About this exercise:
Word for word, restate each of the records below.

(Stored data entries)
-- Opening Marker --
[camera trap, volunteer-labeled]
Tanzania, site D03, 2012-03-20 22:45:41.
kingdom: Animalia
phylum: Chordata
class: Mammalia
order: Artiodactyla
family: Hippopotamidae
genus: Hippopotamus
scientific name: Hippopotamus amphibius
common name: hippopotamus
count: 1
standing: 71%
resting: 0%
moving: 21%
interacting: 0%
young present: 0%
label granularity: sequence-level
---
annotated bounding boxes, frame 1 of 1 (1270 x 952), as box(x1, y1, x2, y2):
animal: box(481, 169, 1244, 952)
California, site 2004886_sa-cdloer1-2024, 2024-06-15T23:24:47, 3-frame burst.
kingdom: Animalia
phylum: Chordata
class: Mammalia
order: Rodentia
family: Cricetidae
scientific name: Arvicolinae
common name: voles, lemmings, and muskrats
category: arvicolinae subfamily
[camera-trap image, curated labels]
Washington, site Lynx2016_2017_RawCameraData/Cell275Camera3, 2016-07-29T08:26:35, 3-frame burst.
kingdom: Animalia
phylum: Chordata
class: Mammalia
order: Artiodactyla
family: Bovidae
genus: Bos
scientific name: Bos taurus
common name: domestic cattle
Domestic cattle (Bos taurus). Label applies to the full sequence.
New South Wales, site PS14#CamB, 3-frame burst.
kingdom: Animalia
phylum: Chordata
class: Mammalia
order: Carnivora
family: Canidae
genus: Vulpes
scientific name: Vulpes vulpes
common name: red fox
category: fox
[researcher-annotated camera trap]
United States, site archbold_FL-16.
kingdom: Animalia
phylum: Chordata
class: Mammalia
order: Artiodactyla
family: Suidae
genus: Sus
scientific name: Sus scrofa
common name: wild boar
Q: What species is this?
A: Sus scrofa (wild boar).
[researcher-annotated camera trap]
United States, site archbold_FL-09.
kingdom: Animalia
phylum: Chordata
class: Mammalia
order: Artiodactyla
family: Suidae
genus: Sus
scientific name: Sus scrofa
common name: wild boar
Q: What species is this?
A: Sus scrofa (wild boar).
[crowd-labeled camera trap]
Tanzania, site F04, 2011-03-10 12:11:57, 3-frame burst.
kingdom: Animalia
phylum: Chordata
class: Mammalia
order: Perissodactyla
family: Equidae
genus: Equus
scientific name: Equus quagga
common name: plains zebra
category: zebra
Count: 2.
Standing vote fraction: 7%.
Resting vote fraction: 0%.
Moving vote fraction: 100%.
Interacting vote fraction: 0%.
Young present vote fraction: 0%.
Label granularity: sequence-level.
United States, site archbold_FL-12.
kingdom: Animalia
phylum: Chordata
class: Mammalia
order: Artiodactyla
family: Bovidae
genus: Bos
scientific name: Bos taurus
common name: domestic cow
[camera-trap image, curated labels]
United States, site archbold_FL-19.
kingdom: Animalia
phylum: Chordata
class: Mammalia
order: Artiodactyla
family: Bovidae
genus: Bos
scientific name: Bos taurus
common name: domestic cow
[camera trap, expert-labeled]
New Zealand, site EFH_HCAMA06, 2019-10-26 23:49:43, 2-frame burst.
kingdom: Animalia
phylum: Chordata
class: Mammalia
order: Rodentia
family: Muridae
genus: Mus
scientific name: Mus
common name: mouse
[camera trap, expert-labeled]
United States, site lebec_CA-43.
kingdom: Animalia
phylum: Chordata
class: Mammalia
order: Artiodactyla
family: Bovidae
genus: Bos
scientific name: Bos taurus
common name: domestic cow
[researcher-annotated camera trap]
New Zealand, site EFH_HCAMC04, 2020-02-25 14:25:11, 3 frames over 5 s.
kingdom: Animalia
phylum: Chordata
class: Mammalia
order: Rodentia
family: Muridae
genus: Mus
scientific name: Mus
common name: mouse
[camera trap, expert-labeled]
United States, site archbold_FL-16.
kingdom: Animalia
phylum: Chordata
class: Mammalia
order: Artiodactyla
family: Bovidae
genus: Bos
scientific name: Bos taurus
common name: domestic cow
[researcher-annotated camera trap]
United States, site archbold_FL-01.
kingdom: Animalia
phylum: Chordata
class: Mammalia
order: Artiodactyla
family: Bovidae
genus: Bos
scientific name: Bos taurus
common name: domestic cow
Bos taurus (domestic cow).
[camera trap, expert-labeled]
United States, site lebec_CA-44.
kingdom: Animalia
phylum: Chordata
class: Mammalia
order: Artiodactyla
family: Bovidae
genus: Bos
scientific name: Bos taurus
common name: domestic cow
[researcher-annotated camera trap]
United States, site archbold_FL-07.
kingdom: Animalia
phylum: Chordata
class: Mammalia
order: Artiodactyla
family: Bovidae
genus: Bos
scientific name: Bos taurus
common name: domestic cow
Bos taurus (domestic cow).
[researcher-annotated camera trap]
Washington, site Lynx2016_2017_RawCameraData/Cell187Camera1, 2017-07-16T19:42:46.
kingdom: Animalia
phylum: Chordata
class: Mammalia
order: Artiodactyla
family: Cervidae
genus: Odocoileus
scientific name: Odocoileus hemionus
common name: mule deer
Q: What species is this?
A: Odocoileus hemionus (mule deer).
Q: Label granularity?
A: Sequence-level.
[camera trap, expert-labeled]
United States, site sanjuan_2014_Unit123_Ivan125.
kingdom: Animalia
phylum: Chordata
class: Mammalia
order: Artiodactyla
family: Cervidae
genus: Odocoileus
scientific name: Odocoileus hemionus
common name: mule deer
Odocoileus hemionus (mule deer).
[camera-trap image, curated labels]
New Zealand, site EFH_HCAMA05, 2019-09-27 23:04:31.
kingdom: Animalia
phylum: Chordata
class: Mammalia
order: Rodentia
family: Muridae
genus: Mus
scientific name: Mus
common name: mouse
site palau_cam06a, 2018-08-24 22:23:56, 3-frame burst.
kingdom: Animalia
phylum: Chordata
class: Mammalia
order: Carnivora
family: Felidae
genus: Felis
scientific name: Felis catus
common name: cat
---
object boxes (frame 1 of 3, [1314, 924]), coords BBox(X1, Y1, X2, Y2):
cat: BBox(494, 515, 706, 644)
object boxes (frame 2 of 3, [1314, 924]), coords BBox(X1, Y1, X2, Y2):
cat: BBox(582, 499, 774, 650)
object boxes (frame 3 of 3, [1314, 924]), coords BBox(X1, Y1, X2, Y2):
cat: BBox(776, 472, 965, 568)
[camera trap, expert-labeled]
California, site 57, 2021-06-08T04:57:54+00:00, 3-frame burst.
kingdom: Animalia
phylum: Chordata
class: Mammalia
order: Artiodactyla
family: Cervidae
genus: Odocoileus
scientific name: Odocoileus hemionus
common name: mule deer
-- Closing Marker --
Exercise answer:
[camera trap, volunteer-labeled]
Tanzania, site D03, 2012-03-20 22:45:41.
kingdom: Animalia
phylum: Chordata
class: Mammalia
order: Artiodactyla
family: Hippopotamidae
genus: Hippopotamus
scientific name: Hippopotamus amphibius
common name: hippopotamus
count: 1
standing: 71%
resting: 0%
moving: 21%
interacting: 0%
young present: 0%
label granularity: sequence-level
---
annotated bounding boxes, frame 1 of 1 (1270 x 952), as box(x1, y1, x2, y2):
animal: box(481, 169, 1244, 952)
California, site 2004886_sa-cdloer1-2024, 2024-06-15T23:24:47, 3-frame burst.
kingdom: Animalia
phylum: Chordata
class: Mammalia
order: Rodentia
family: Cricetidae
scientific name: Arvicolinae
common name: voles, lemmings, and muskrats
category: arvicolinae subfamily
[camera-trap image, curated labels]
Washington, site Lynx2016_2017_RawCameraData/Cell275Camera3, 2016-07-29T08:26:35, 3-frame burst.
kingdom: Animalia
phylum: Chordata
class: Mammalia
order: Artiodactyla
family: Bovidae
genus: Bos
scientific name: Bos taurus
common name: domestic cattle
Domestic cattle (Bos taurus). Label applies to the full sequence.
New South Wales, site PS14#CamB, 3-frame burst.
kingdom: Animalia
phylum: Chordata
class: Mammalia
order: Carnivora
family: Canidae
genus: Vulpes
scientific name: Vulpes vulpes
common name: red fox
category: fox
[researcher-annotated camera trap]
United States, site archbold_FL-16.
kingdom: Animalia
phylum: Chordata
class: Mammalia
order: Artiodactyla
family: Suidae
genus: Sus
scientific name: Sus scrofa
common name: wild boar
Q: What species is this?
A: Sus scrofa (wild boar).
[researcher-annotated camera trap]
United States, site archbold_FL-09.
kingdom: Animalia
phylum: Chordata
class: Mammalia
order: Artiodactyla
family: Suidae
genus: Sus
scientific name: Sus scrofa
common name: wild boar
Q: What species is this?
A: Sus scrofa (wild boar).
[crowd-labeled camera trap]
Tanzania, site F04, 2011-03-10 12:11:57, 3-frame burst.
kingdom: Animalia
phylum: Chordata
class: Mammalia
order: Perissodactyla
family: Equidae
genus: Equus
scientific name: Equus quagga
common name: plains zebra
category: zebra
Count: 2.
Standing vote fraction: 7%.
Resting vote fraction: 0%.
Moving vote fraction: 100%.
Interacting vote fraction: 0%.
Young present vote fraction: 0%.
Label granularity: sequence-level.
United States, site archbold_FL-12.
kingdom: Animalia
phylum: Chordata
class: Mammalia
order: Artiodactyla
family: Bovidae
genus: Bos
scientific name: Bos taurus
common name: domestic cow
[camera-trap image, curated labels]
United States, site archbold_FL-19.
kingdom: Animalia
phylum: Chordata
class: Mammalia
order: Artiodactyla
family: Bovidae
genus: Bos
scientific name: Bos taurus
common name: domestic cow
[camera trap, expert-labeled]
New Zealand, site EFH_HCAMA06, 2019-10-26 23:49:43, 2-frame burst.
kingdom: Animalia
phylum: Chordata
class: Mammalia
order: Rodentia
family: Muridae
genus: Mus
scientific name: Mus
common name: mouse
[camera trap, expert-labeled]
United States, site lebec_CA-43.
kingdom: Animalia
phylum: Chordata
class: Mammalia
order: Artiodactyla
family: Bovidae
genus: Bos
scientific name: Bos taurus
common name: domestic cow
[researcher-annotated camera trap]
New Zealand, site EFH_HCAMC04, 2020-02-25 14:25:11, 3 frames over 5 s.
kingdom: Animalia
phylum: Chordata
class: Mammalia
order: Rodentia
family: Muridae
genus: Mus
scientific name: Mus
common name: mouse
[camera trap, expert-labeled]
United States, site archbold_FL-16.
kingdom: Animalia
phylum: Chordata
class: Mammalia
order: Artiodactyla
family: Bovidae
genus: Bos
scientific name: Bos taurus
common name: domestic cow
[researcher-annotated camera trap]
United States, site archbold_FL-01.
kingdom: Animalia
phylum: Chordata
class: Mammalia
order: Artiodactyla
family: Bovidae
genus: Bos
scientific name: Bos taurus
common name: domestic cow
Bos taurus (domestic cow).
[camera trap, expert-labeled]
United States, site lebec_CA-44.
kingdom: Animalia
phylum: Chordata
class: Mammalia
order: Artiodactyla
family: Bovidae
genus: Bos
scientific name: Bos taurus
common name: domestic cow
[researcher-annotated camera trap]
United States, site archbold_FL-07.
kingdom: Animalia
phylum: Chordata
class: Mammalia
order: Artiodactyla
family: Bovidae
genus: Bos
scientific name: Bos taurus
common name: domestic cow
Bos taurus (domestic cow).
[researcher-annotated camera trap]
Washington, site Lynx2016_2017_RawCameraData/Cell187Camera1, 2017-07-16T19:42:46.
kingdom: Animalia
phylum: Chordata
class: Mammalia
order: Artiodactyla
family: Cervidae
genus: Odocoileus
scientific name: Odocoileus hemionus
common name: mule deer
Q: What species is this?
A: Odocoileus hemionus (mule deer).
Q: Label granularity?
A: Sequence-level.
[camera trap, expert-labeled]
United States, site sanjuan_2014_Unit123_Ivan125.
kingdom: Animalia
phylum: Chordata
class: Mammalia
order: Artiodactyla
family: Cervidae
genus: Odocoileus
scientific name: Odocoileus hemionus
common name: mule deer
Odocoileus hemionus (mule deer).
[camera-trap image, curated labels]
New Zealand, site EFH_HCAMA05, 2019-09-27 23:04:31.
kingdom: Animalia
phylum: Chordata
class: Mammalia
order: Rodentia
family: Muridae
genus: Mus
scientific name: Mus
common name: mouse
site palau_cam06a, 2018-08-24 22:23:56, 3-frame burst.
kingdom: Animalia
phylum: Chordata
class: Mammalia
order: Carnivora
family: Felidae
genus: Felis
scientific name: Felis catus
common name: cat
---
object boxes (frame 1 of 3, [1314, 924]), coords BBox(X1, Y1, X2, Y2):
cat: BBox(494, 515, 706, 644)
object boxes (frame 2 of 3, [1314, 924]), coords BBox(X1, Y1, X2, Y2):
cat: BBox(582, 499, 774, 650)
object boxes (frame 3 of 3, [1314, 924]), coords BBox(X1, Y1, X2, Y2):
cat: BBox(776, 472, 965, 568)
[camera trap, expert-labeled]
California, site 57, 2021-06-08T04:57:54+00:00, 3-frame burst.
kingdom: Animalia
phylum: Chordata
class: Mammalia
order: Artiodactyla
family: Cervidae
genus: Odocoileus
scientific name: Odocoileus hemionus
common name: mule deer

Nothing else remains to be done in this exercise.